Quince is in season for only a short time of the year, so next time they are available in the market, make sure to get your hands on a few. You can transform these into a year’s supply of delicious quince paste - perfect for a fancy cheese board or just as an after meal sweet.
One of my favorite accompaniments with cheese is quince paste. In the restaurant we serve every cheese course with condiments like dried muscatels, pecan nuts, truffle honey, lavash crackers and of course this beautiful homemade quince paste.
Cheese was part of every meal when I grew up. As children we disliked the smell, especially when mum opened the Tupperware box to set up her cheese board but we learned to appreciate eating good cheese later in life.
PREPARING QUINCE FOR QUINCE PASTE
Quince is seasonal in autumn, in Australia you find them around April and May. Unlike a pear or apple, to eat a quince you have to cook them first. Preparing quince for any recipe is tricky as they oxidize quickly unless kept in acidic water. In the restaurant we use citric acid to keep them white.
The riper the quince are the tastier your paste will be, if you want to get more flavor out of them you can wrap the peels and core in a cheese cloth and squeeze the quince juice trough the cheese cloth into your puree.
HOW TO MAKE QUINCE PASTE
I have mostly used quince in savory dishes paired with more gamy meat like venison, pheasant or duck but they are also great for baking and stewing - mostly used in sweet dishes. I recall mum making an amazing quince and meringue tart, I will ask her for the recipe and try it out next time.
Another famous quince paste is the “Dulce de Membrillo”, the quince is cooked with a large amount of sugar, blended and then dried in the sun or in an oven for up to 12 hours.
If you follow my recipe step by step, making the quince paste will be not be as time consuming.
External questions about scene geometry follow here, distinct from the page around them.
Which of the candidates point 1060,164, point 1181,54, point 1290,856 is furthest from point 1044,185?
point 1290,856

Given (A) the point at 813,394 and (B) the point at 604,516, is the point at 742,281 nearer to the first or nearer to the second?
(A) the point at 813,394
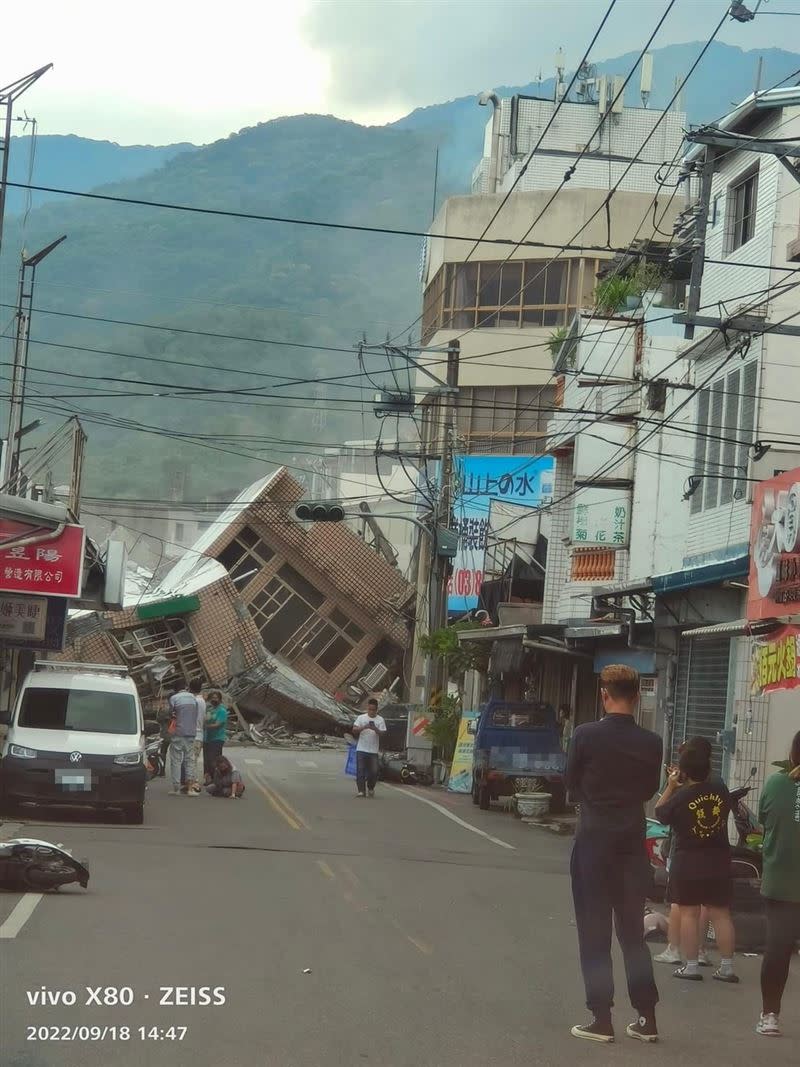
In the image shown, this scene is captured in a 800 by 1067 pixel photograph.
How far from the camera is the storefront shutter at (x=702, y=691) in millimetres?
23141

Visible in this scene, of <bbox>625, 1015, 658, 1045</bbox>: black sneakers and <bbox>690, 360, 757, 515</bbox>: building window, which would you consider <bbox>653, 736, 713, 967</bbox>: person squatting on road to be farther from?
<bbox>690, 360, 757, 515</bbox>: building window

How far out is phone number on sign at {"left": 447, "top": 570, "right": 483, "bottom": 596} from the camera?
131ft

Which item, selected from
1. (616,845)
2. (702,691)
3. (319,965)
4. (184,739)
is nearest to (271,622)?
(184,739)

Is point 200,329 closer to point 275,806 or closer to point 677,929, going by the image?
point 275,806

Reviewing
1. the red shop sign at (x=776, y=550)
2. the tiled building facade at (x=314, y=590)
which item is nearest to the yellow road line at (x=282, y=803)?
the red shop sign at (x=776, y=550)

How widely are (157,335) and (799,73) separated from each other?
158 m

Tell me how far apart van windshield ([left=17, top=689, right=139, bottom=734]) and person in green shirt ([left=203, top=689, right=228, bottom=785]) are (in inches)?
167

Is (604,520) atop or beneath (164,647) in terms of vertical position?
atop

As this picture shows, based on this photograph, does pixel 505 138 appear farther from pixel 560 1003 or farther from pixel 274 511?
pixel 560 1003

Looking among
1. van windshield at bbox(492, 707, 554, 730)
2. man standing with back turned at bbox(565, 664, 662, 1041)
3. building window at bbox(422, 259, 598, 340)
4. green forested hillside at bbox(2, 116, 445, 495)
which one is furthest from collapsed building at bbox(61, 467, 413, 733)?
green forested hillside at bbox(2, 116, 445, 495)

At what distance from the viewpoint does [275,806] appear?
23672mm

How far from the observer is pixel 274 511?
5197 cm

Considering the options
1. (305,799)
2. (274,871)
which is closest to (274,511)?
(305,799)

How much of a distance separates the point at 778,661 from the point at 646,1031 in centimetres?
782
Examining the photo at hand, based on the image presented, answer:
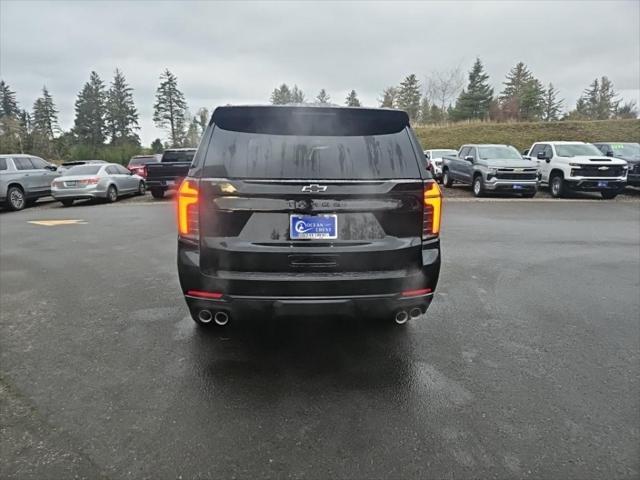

It took me less than 1 hour and it was ready to be sliced after being chilled in the fridge for 4 hours (chill in small batches).
Organize all the ingredients and cooking utensils before you start peeling the quince to avoid them from coloring.
Once you have cooked the quince for about 25 minutes, using a food blender turn it into a fine puree. Add the sugar, lemon juice and then cook the puree down to a sticky caramel like consistency.
You don't have to do anything more if you want the same quince paste I have made. But if you want a darker color, you can take it a step further by drying the paste for a few hours.
AS A NOTE: For this homemade quince paste recipe I used less sugar than in most recipes, usually 1:1. For 450 gram of quince puree, I only added 300 gram of sugar, still sweet and tasty - a winner on your cheese board.
Enjoyed making this recipe? Try our recipe for caramel pots with poached pears.
- 3 whole Quinces
- 1 lemon
- 2 sticks cinnamon
- 300 gram sugar
- Cut the lemon in half and mix the juice of one half in 2 liters of cold water.
- Peel the quince and cut in large cubes discarding the core.
- Place the cut quince in a pot with lemon water, ensure all pieces are submerged to keep them from discoloring
- Add the cinnamon sticks and cook at medium temperature for about 25 minutes until the quince is soft.
- Once cooked, add to a food blender to make a fine puree. Pour the puree into a large pan and place back on the stove.
- Add sugar and juice from the left over lemon and reduce the puree on medium heat while stirring for about 12 to 15 minutes.
- The puree should now be sticky with a caramel like consistency.
- Transfer the puree in small containers to chill or for next day usage, pour the puree into one large container, if you prefer one slab of quince puree.